Stored entries:
********************
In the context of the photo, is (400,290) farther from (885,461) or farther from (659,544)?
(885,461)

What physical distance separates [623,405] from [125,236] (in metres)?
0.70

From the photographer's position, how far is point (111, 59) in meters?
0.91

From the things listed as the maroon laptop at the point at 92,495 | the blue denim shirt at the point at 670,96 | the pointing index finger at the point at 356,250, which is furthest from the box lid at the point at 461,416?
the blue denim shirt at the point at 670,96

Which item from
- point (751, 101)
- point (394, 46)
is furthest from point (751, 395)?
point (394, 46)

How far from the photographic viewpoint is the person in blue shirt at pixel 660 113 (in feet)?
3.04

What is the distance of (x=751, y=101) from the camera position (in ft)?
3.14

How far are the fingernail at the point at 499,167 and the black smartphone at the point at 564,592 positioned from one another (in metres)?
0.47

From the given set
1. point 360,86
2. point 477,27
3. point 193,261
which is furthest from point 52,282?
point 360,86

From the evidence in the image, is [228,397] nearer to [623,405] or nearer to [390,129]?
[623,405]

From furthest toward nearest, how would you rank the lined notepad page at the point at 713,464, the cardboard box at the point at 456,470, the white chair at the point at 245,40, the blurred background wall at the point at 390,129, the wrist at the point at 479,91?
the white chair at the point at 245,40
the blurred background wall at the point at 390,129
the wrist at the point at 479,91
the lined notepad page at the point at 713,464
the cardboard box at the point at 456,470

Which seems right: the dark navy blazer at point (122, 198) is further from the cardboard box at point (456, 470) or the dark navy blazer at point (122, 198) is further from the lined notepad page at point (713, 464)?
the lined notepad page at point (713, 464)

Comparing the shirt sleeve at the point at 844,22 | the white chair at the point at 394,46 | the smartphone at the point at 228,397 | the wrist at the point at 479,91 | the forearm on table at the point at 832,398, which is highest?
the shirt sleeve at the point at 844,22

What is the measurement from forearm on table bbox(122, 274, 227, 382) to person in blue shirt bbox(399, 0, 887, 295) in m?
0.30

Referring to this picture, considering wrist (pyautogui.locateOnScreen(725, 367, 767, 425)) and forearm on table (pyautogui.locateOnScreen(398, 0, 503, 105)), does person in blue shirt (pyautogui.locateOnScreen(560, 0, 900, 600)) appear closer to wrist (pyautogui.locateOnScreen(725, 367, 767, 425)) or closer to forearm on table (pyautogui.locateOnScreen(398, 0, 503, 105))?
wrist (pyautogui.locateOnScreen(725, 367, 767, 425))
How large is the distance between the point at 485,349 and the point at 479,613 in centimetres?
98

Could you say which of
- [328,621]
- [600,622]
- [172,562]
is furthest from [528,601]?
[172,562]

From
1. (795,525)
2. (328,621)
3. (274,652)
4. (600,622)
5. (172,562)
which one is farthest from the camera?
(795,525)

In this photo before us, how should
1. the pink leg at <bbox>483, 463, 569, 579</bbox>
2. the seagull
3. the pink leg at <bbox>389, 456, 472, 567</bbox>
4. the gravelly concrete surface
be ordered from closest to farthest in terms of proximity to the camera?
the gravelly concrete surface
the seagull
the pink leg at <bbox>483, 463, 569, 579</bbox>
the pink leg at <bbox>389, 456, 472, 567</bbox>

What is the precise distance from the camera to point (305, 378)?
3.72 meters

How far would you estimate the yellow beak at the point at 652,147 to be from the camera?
********************
Reproduce the records from the line containing "What is the precise" up to and including the final line of the records, substituting "photographer" for every occurrence of "camera" and leaving all other text unchanged.

Finished answer:
What is the precise distance from the photographer to point (305, 378)?
3.72 meters

How far would you estimate the yellow beak at the point at 652,147 to be from the photographer?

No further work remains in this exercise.